Activity:
Return all lines from the entries below in which the word "most" is present.

==================================================

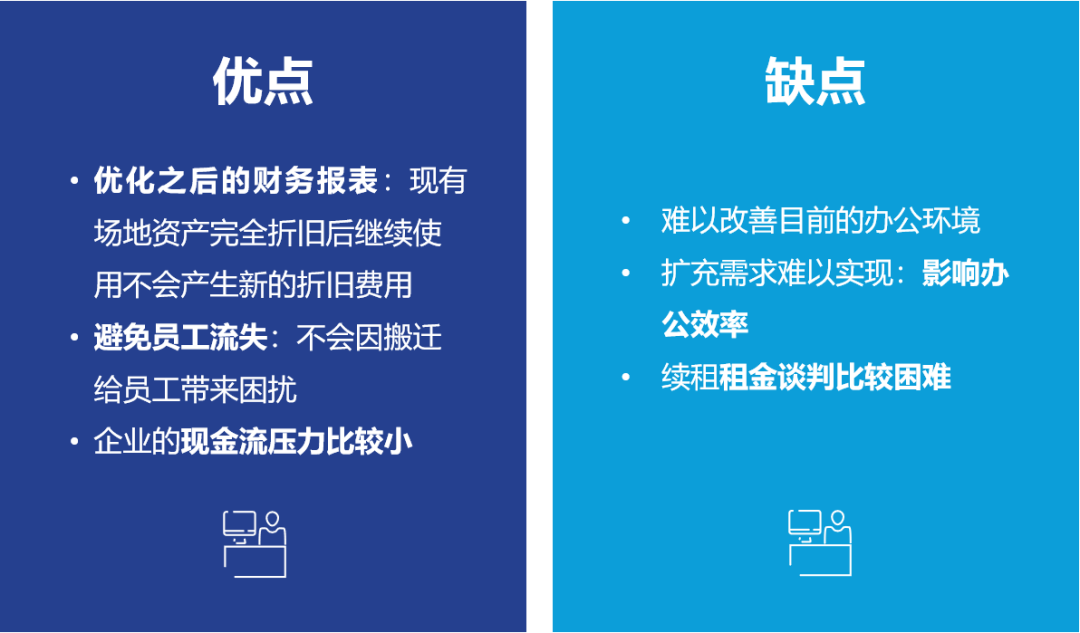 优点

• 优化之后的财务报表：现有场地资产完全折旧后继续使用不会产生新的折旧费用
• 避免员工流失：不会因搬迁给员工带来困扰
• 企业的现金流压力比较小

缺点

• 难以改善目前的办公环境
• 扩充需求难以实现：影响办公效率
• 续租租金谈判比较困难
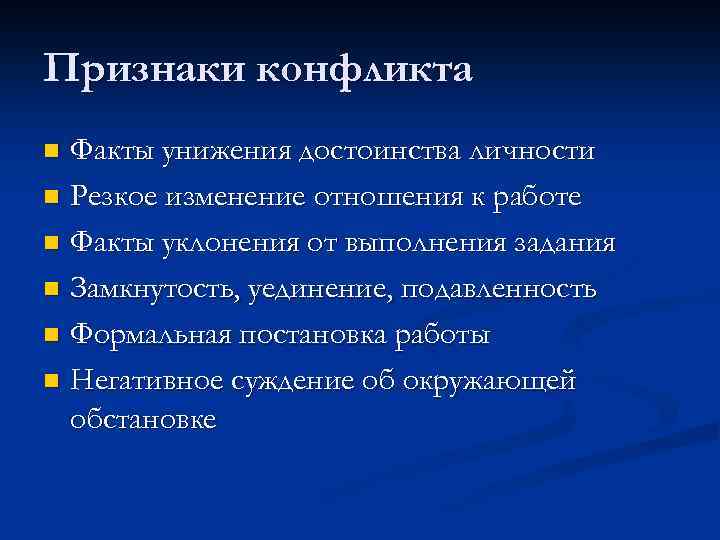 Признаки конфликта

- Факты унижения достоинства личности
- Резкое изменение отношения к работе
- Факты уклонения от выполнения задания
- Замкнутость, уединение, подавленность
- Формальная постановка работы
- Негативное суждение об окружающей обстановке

==================================================

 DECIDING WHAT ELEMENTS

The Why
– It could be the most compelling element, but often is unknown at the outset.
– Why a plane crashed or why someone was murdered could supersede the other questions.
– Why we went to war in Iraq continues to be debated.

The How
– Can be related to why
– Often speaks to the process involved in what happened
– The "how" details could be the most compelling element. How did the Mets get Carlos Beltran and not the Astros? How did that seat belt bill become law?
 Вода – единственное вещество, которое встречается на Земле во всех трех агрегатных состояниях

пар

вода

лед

==================================================

Problem solution:
– It could be the most compelling element, but often is unknown at the outset.
– The "how" details could be the most compelling element. How did the Mets get Carlos Beltran and not the Astros? How did that seat belt bill become law?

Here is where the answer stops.